Lists are ordered collections of data. Python lists are mutable data types, which means the individual elements of a list can be modified.

#### List methods
<table align="left">
<tr><td style="text-align:center"><b>Method</b></td><td><b>Description</b></td></tr>
    <tr><td style="text-align:center"><code>l.append(x)</code></td><td>Appends <code>x</code> to the end of the list <code>l</code></td></tr>
<tr><td style="text-align:center"><code>l.extend(y)</code></td><td>Appends each element of the list <code>y</code> to the end of <code>l</code>.</td></tr>
<tr><td style="text-align:center"><code>l.insert(i, x)</code></td><td>Inserts <code>x</code> at index <code>i</code></td></tr>
<tr><td style="text-align:center"><code>l.sort()</code></td><td>Sorts the list <code>l</code></td></tr>
<tr><td style="text-align:center"><code>l.pop([i])</code></td><td>Removes the element at position <code>i</code> and returns it.

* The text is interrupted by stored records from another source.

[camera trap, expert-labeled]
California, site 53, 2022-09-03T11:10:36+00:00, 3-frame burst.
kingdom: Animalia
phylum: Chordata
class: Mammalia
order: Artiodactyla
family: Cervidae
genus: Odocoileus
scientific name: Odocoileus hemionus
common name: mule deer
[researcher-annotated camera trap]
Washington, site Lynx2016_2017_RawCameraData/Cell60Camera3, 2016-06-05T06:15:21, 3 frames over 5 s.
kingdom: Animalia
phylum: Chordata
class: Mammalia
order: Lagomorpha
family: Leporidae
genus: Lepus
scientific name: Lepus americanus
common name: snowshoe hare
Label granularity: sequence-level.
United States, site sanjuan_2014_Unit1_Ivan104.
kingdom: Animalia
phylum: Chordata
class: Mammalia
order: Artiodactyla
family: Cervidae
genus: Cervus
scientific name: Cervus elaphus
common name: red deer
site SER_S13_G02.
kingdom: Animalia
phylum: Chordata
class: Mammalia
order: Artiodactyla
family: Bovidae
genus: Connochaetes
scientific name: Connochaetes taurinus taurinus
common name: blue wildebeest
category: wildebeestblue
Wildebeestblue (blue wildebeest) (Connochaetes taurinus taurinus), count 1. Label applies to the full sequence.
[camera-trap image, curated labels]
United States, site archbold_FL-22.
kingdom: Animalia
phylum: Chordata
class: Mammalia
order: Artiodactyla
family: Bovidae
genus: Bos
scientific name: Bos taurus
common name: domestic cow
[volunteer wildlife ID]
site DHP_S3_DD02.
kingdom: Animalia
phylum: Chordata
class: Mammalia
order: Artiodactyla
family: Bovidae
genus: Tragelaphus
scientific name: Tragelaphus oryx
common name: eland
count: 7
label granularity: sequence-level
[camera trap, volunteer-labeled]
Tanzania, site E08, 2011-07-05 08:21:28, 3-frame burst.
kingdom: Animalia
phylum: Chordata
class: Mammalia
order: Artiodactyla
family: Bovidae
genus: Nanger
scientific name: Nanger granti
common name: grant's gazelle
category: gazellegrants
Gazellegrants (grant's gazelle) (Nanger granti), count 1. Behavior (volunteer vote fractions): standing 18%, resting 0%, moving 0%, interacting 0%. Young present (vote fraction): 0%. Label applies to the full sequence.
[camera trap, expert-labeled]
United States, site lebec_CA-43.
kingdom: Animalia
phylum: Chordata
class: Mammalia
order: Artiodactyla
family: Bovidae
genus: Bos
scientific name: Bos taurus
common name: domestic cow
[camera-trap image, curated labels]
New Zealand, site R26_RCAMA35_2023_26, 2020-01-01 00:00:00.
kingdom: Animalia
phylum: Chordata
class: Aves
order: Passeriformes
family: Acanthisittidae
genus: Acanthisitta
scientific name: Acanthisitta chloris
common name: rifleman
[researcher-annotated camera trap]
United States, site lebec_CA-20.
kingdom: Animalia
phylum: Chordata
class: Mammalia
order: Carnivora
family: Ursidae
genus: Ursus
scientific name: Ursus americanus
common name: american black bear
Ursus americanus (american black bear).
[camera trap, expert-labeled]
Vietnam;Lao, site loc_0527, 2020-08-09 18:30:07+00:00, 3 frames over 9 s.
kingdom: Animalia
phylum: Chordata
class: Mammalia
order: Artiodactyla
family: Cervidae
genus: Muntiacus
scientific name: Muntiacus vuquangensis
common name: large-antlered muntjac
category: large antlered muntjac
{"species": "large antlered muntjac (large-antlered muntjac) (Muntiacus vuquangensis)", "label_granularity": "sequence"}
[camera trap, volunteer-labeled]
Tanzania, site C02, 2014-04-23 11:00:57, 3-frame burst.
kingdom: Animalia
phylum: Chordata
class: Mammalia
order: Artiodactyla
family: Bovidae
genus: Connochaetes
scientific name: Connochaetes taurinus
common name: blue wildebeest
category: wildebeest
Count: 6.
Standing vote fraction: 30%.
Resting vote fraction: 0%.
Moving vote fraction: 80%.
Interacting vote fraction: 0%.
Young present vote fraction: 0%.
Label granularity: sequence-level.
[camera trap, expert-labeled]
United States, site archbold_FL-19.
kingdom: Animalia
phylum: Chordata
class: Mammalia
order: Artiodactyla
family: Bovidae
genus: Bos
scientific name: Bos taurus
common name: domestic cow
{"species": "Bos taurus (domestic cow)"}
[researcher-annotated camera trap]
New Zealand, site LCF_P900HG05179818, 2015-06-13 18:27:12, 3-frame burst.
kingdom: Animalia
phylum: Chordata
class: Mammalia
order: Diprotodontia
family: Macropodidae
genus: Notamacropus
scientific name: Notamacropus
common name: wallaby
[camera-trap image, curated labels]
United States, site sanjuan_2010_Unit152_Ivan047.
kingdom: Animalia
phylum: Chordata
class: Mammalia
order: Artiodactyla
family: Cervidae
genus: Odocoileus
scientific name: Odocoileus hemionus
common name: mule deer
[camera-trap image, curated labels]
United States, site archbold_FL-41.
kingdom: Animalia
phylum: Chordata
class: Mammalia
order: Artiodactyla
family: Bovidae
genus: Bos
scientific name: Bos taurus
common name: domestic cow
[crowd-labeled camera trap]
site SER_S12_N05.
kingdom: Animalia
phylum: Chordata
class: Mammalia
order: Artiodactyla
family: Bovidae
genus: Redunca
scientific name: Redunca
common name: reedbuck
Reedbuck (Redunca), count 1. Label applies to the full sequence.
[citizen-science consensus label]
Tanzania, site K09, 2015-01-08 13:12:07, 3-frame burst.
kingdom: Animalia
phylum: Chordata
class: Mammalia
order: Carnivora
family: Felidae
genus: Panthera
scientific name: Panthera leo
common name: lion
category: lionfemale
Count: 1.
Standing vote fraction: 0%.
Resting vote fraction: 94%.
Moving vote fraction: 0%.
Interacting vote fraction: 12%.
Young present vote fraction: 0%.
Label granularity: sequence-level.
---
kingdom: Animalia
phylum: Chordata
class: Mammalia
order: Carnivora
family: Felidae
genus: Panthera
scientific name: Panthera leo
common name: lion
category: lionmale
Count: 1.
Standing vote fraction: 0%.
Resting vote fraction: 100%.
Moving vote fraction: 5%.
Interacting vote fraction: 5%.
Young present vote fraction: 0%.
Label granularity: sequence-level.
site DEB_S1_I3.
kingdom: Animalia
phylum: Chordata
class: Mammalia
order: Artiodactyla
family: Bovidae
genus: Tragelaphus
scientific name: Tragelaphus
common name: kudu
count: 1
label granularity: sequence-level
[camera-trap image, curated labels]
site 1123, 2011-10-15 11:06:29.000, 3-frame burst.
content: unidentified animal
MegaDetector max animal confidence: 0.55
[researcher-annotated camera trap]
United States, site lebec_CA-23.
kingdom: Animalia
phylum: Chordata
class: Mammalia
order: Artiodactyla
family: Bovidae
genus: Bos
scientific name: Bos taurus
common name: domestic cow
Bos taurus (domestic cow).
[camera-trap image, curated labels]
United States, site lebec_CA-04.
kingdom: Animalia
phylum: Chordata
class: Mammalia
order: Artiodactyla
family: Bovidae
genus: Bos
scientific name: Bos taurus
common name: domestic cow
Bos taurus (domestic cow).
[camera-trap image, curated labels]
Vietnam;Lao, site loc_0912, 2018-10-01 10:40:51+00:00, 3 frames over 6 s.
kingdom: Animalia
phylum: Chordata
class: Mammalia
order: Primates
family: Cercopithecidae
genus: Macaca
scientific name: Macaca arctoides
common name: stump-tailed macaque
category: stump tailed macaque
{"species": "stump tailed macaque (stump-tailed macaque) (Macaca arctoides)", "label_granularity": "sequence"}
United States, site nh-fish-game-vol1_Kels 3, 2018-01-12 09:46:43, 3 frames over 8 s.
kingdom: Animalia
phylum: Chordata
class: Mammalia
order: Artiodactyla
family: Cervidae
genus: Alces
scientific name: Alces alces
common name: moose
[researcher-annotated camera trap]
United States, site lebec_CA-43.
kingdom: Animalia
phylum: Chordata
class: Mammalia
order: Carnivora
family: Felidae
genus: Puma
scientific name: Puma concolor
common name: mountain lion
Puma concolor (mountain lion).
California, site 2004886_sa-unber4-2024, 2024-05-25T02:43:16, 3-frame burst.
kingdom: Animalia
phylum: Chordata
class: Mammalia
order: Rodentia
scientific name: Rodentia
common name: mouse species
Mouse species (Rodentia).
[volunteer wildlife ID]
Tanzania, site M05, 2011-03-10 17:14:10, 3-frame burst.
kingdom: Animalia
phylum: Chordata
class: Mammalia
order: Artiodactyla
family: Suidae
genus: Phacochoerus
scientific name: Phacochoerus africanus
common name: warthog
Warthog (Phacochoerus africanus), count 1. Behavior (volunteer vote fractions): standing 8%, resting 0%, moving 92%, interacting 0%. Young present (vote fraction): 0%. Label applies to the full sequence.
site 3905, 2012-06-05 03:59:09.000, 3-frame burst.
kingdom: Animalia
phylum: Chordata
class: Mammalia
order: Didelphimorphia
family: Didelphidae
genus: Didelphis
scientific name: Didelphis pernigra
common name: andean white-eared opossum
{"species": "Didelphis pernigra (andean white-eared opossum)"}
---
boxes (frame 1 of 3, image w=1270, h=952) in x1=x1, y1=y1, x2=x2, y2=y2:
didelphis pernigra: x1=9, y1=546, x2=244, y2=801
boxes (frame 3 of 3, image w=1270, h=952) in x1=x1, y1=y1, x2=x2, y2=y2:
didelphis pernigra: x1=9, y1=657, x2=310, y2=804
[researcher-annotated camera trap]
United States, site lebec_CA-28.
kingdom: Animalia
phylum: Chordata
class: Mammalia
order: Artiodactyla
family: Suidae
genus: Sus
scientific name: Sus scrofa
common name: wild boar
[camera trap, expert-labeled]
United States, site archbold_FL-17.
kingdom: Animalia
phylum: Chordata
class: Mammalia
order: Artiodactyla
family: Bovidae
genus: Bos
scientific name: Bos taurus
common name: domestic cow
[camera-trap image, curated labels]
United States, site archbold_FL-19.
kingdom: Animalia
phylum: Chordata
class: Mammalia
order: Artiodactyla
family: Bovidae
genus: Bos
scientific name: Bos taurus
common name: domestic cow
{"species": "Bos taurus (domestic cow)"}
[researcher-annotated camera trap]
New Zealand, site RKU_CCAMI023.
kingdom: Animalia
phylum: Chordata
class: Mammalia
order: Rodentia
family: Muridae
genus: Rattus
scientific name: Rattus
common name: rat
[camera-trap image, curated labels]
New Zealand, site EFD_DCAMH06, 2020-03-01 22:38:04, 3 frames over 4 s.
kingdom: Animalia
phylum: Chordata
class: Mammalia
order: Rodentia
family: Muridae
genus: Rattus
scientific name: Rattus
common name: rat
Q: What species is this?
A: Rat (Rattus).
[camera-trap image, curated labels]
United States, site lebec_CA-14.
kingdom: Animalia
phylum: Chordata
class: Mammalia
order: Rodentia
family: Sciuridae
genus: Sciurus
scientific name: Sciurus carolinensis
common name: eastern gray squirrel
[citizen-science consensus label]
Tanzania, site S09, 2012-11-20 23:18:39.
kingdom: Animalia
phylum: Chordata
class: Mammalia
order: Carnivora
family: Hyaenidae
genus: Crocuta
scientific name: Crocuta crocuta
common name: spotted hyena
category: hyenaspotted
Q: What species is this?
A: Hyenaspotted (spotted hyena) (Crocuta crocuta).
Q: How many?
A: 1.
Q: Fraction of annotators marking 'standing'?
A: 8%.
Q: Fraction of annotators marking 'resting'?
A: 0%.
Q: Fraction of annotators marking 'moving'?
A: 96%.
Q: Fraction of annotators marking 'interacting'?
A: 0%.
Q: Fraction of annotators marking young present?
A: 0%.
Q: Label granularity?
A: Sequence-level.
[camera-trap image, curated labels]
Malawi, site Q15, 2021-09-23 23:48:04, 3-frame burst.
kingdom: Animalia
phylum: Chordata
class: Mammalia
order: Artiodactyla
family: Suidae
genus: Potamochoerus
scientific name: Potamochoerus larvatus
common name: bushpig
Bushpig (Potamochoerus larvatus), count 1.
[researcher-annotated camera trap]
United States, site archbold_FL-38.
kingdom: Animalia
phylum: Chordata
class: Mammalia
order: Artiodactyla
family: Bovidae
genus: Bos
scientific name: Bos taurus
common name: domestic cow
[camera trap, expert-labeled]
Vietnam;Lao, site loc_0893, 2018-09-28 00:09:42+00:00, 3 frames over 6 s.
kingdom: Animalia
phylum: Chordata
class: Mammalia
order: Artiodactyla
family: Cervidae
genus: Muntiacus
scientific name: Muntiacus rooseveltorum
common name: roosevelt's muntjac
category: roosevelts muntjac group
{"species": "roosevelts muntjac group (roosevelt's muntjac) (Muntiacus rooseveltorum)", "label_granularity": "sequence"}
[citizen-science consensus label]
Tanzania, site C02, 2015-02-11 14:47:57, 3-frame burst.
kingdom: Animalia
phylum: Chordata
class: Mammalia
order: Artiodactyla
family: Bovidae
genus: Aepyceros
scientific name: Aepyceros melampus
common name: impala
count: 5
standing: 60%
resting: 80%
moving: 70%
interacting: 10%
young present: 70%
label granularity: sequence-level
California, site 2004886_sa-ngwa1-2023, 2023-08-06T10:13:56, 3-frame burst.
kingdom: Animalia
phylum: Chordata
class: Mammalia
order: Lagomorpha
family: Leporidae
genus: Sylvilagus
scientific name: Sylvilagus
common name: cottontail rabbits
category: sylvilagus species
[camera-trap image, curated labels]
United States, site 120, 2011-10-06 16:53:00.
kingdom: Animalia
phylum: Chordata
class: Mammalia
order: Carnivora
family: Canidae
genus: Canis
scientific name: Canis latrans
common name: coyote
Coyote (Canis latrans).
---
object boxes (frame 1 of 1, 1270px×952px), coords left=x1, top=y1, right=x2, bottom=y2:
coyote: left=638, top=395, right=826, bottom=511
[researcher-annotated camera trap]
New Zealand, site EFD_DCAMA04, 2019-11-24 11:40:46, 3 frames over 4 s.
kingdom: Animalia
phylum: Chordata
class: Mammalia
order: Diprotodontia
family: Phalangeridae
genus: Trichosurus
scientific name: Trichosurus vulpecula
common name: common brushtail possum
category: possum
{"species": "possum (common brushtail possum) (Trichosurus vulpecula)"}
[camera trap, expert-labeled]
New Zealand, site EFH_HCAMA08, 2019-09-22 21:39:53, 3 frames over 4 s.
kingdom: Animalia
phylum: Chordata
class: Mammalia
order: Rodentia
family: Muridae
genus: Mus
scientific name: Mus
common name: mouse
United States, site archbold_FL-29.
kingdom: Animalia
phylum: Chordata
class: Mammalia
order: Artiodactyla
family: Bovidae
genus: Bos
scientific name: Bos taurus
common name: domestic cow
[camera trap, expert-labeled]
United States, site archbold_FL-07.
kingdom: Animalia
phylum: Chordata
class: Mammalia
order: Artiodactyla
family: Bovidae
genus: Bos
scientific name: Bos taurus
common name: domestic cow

If <code>i</code> is not given, the last element will be removed.</td></tr>
<tr><td style="text-align:center"><code>l.reverse()</code></td><td>Reverses the list <code>l</code></td></tr>
<tr><td style="text-align:center"><code>l.index(x)</code></td><td>Returns the index of <code>x</code></td></tr>
<tr><td style="text-align:center"><code>l.remove(x)</code></td><td>Removes the first instance of <code>x</code> in the list</td></tr>
</table>

\*\* Note: Methods such as `list.append()`, `list.extend()`, etc. perform in-place operations, and do not return the updated list. They return `None`. So be careful about assigning the results of these methods to a variable and expecting a list.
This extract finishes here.